Смолкла Таифа и низко склонила голову. Несколько минут длилось общее молчанье, прерываемое глубокими вздохами стариц.
Встала с места Манефа, мрачно поглядела на келейниц, сказала:
– И тому по малом времени подобает быти.
– Подобает, матушка… Вскоре подобает, – глубоко вздохнув, промолвил и Василий Борисыч, вскинув, однако, исподтишка глазами на Устинью, у которой обильные слезы выступили от Таифина чтения и от речей игуменьи…
– Что делается?.. Какие дела совершаются?.. – опираясь на посох, продолжала Манефа. – Оглянитесь… Иргиза нет, Лаврентьева нет, на Ветке пусто, в Стародубье мало что не порушено… Оскудение священного чина всюду настало – всюду душевный глад… Про Белу-Криницу не поминай мне, Василий Борисыч… сумнительно… Мы одни остаемся, да у казаков еще покаместь держится вмале древлее благочестие… Но ведь казаки люди служилые – как им за веру стоять?..
– Стояли же за веру, матушка, и служилые, – робко ввернула слова Аркадия, слывшая за великую начетчицу.
– Когда?.. – резко спросила ее Манефа, окинув строгим взглядом.
– А стрельцы-то, матушка?.. Благочестивая рать небреемая!.. – смиренно промолвила уставщица, сложив у груди руки, задрожавшие от грозного взгляда игуменьи.
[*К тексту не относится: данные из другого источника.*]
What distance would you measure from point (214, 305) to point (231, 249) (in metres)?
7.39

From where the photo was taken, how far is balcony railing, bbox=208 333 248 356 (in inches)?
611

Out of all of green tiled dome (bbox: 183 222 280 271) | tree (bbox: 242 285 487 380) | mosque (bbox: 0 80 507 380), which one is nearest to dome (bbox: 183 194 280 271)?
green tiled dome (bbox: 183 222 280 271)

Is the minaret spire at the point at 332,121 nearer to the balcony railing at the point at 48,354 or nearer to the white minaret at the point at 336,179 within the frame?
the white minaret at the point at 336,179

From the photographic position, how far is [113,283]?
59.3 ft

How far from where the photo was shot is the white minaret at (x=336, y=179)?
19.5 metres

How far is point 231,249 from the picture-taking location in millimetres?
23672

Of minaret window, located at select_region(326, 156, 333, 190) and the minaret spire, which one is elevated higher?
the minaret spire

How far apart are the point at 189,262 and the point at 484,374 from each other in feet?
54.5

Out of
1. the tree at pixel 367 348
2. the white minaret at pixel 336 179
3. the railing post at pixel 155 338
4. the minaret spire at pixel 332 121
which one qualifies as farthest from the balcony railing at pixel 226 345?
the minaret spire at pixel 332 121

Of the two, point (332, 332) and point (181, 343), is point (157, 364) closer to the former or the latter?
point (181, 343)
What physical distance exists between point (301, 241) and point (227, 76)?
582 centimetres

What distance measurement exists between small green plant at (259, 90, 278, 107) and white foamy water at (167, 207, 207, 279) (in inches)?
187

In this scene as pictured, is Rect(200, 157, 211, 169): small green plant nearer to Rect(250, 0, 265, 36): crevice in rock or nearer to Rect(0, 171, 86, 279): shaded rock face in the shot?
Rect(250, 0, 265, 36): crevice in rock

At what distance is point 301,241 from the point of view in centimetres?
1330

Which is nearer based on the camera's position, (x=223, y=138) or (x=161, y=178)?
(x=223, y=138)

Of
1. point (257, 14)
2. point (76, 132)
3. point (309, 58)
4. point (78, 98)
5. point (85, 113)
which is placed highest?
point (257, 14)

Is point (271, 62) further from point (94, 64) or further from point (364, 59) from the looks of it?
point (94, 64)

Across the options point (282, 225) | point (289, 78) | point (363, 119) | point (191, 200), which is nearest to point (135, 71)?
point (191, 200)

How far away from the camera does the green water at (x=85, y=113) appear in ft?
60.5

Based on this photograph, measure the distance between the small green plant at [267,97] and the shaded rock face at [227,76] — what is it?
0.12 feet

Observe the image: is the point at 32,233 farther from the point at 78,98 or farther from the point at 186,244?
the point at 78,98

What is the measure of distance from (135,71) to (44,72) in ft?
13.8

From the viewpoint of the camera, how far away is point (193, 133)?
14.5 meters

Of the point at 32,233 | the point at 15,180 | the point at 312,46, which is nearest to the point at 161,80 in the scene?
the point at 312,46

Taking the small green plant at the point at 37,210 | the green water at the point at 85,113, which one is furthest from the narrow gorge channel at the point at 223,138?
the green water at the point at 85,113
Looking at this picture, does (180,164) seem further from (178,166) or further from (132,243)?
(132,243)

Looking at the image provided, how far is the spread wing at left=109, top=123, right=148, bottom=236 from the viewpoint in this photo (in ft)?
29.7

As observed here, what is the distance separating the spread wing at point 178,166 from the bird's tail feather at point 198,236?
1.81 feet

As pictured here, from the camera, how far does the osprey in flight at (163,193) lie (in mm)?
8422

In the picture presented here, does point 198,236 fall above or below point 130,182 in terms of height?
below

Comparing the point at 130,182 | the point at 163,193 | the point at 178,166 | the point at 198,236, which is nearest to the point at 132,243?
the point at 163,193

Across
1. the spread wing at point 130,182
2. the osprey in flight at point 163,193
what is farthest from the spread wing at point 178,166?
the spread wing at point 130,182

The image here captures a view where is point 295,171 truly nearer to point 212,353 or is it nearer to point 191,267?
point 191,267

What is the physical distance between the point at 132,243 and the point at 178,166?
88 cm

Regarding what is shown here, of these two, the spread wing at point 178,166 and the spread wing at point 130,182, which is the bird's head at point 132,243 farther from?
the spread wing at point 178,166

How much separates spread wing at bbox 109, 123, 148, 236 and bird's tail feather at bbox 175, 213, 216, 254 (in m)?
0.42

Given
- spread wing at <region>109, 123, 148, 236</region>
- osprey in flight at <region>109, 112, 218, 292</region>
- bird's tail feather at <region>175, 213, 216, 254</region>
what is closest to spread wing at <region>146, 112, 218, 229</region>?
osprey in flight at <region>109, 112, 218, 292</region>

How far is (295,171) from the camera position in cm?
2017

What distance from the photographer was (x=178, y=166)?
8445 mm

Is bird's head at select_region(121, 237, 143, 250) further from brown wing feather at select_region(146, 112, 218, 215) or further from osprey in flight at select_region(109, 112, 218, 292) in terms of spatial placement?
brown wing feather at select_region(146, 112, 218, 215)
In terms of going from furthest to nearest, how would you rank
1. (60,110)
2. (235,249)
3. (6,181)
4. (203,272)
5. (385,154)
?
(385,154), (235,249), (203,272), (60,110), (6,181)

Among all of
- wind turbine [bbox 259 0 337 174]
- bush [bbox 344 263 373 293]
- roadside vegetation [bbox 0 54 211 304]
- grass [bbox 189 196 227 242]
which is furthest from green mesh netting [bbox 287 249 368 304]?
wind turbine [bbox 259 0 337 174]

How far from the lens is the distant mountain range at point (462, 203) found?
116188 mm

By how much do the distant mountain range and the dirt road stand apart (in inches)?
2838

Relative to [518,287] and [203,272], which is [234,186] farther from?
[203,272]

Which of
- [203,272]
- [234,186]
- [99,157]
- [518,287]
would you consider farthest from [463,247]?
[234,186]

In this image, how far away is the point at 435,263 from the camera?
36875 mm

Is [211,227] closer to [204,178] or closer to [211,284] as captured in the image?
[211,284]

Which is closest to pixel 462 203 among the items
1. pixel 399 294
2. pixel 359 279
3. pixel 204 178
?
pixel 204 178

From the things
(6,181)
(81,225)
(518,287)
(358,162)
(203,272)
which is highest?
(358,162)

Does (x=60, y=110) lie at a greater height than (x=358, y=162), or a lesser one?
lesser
– Пустого не мели, – отрезала Манефа. – За веру стоять стрельцы и в помышленьи не держали… Велел Яким патриарх угостить их на погребе, и пропили они древлее благочестие… Что пустое городить?.. Служилым людям, хоть и казаков взять, – не до веры. Ихнее дело – царская служба, а вера дело духовное – особь статья… Истинная вера монастырями да скитами держится, сиречь духовным чином… Оскудеет священный чин, перестанет иноческое житие – тогда и вере конец… Нами стоит древнее благочестие… А много ль нас останется?.. Подумайте-ка об этом!